/Argo-Ai_driven_framewoRk_for_countinG_peOple

ARGO (Ai-driven framewoRk for countinG peOple) - Wireless People Counting Framework

Primary LanguagePythonMIT LicenseMIT

ARGO (Ai-driven framewoRk for CountinG peOple) - Wireless People Counting Framework

REFERENCES

If you use the content of this repository, please reference the following paper:

R. Rusca, D. Gasco, C. Casetti and P. Giaccone, "Privacy-preserving WiFi fingerprint-based people counting for crowd management" - Computer Communications, 2024 URL BibTeX

This Python script is designed to analyze wireless network traffic captured in a PCAP file and count devices that use either globally unique MAC addresses or locally administered MAC addresses. It also performs clustering of devices based on their network capabilities.

Files

  • argo.py: The main Python script responsible for device counting and clustering based on network traffic in a PCAP file.
  • models.json: A JSON file that serves as a device-model database, containing information about different devices and their capabilities.
  • bloomfilter.py: Python script containing the basic logic about Bloom Filter data structure.

= Data shown =
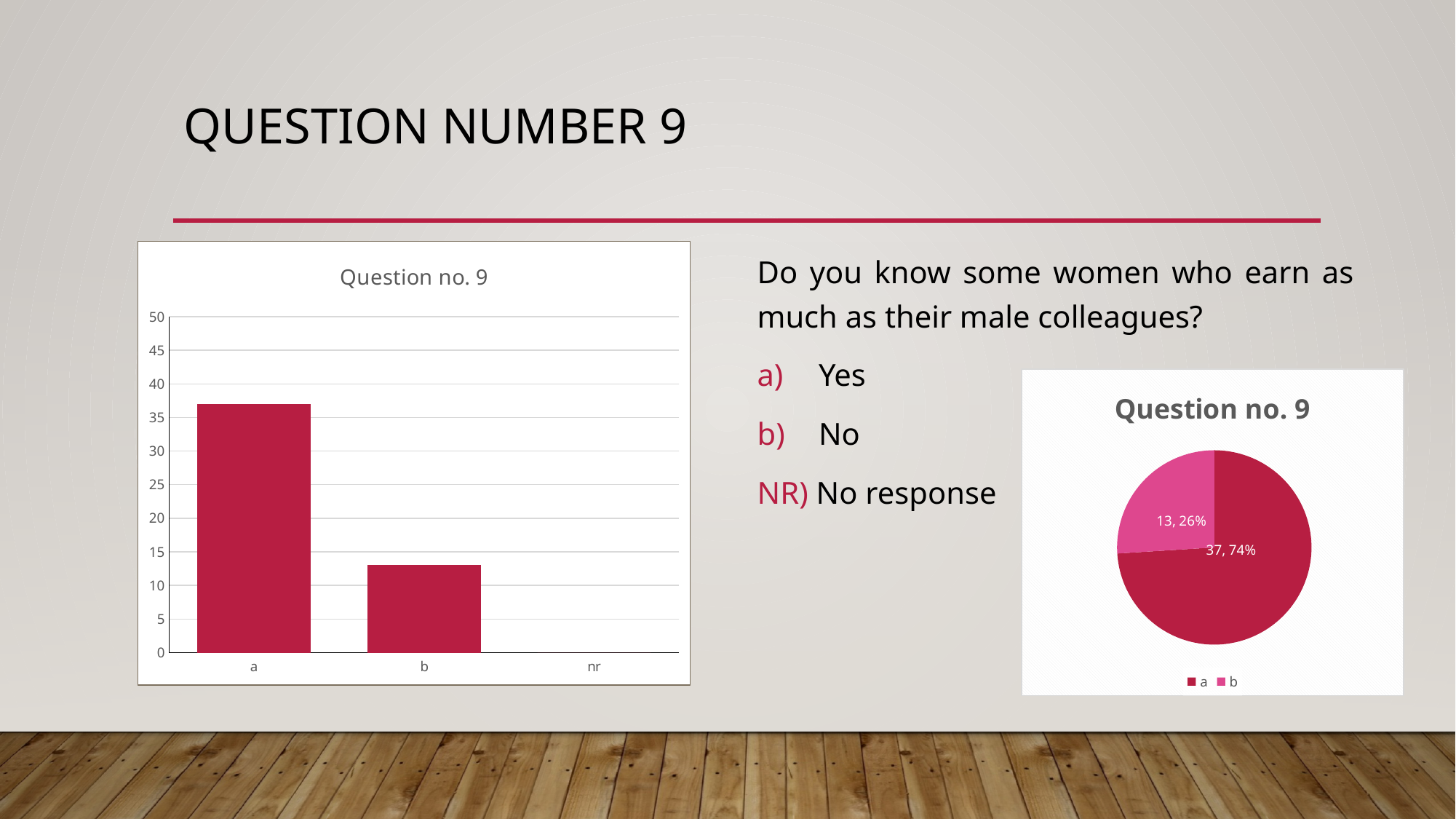
In the bar chart on the left, how many categories are shown on the x axis? 3 In the pie chart on the right, what share of the pie does slice b have? 26% In the bar chart on the left, is the value for b greater or less than 15? less In the bar chart on the left, which category has the highest bar? a What kind of chart is the chart on the left of the slide? bar chart In the bar chart on the left, is the value for a greater or less than 35? greater In the pie chart on the right, what is the difference between the values for a and b? 24 How many entries does the legend of the pie chart on the right list? 2 What kind of chart is the chart on the right of the slide? pie chart In the bar chart on the left, which category has the lowest value? nr In the pie chart on the right, what is the value shown for slice a? 37 In the bar chart on the left, which is larger, the value for a or the value for b? a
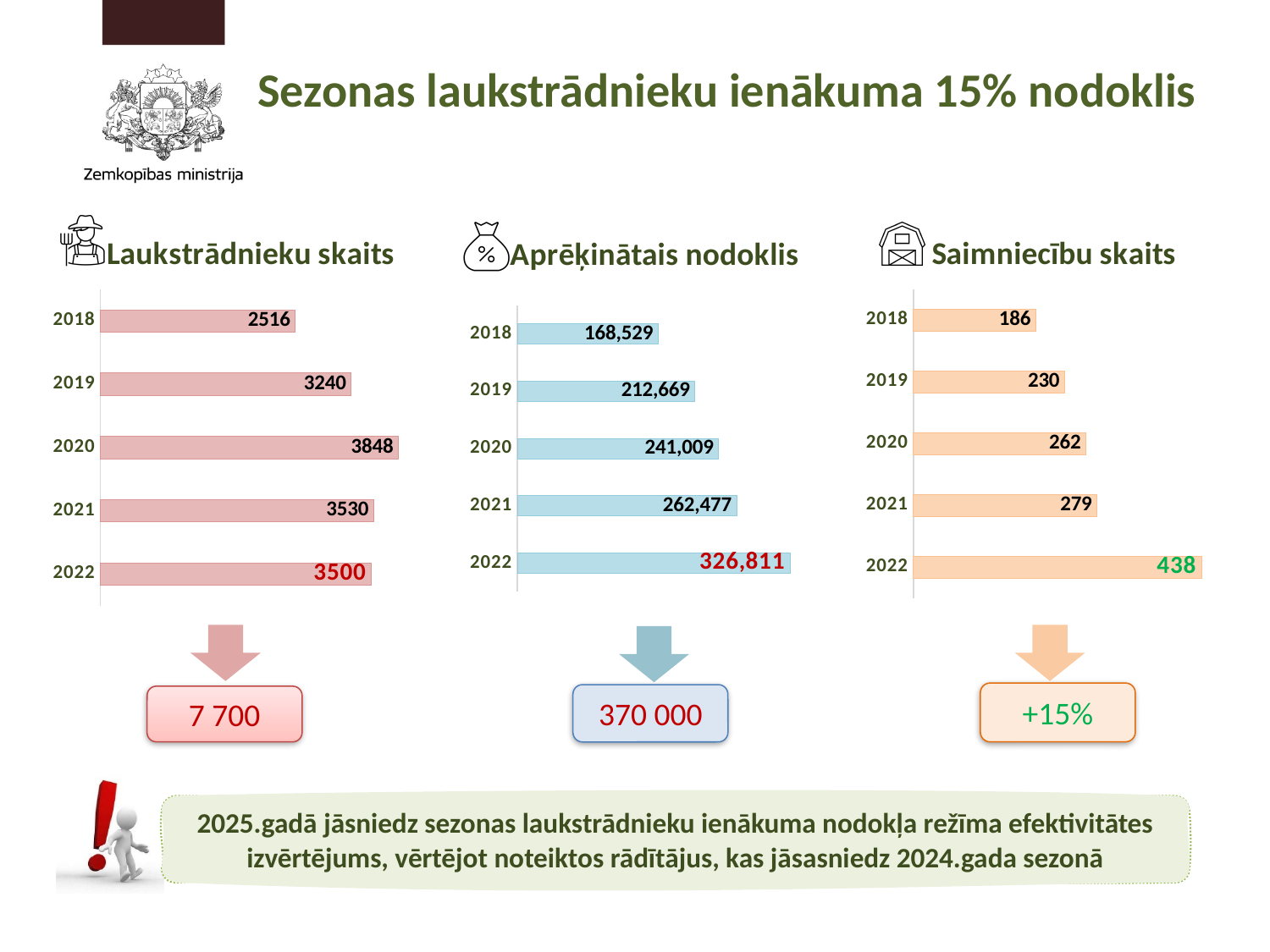
In the 'Saimniecību skaits' chart, which is larger, the value for 2021 or the value for 2022? 2022 In the 'Laukstrādnieku skaits' chart, what is the difference between the values for 2019 and 2018? 724 In the 'Saimniecību skaits' chart, what is the difference between the values for 2022 and 2021? 159 In the 'Aprēķinātais nodoklis' chart, what is the value for 2022? 326,811 In the 'Laukstrādnieku skaits' chart, how many years are shown? 5 In the 'Laukstrādnieku skaits' chart, what is the value for 2020? 3848 What type of chart is the 'Saimniecību skaits' chart? bar chart In the 'Aprēķinātais nodoklis' chart, which year has the highest value? 2022 In the 'Aprēķinātais nodoklis' chart, do the values rise or fall from 2018 to 2022? rise In the 'Laukstrādnieku skaits' chart, which year has the lowest value? 2018 In the 'Aprēķinātais nodoklis' chart, what is the difference between the values for 2021 and 2020? 21,468 In the 'Saimniecību skaits' chart, what is the value for 2019? 230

= Action item =
Which files does the ARGO README list? The lines come from a separate source unrelated to the ARGO README.

= Solution for this problem =
argo.py, models.json, bloomfilter.py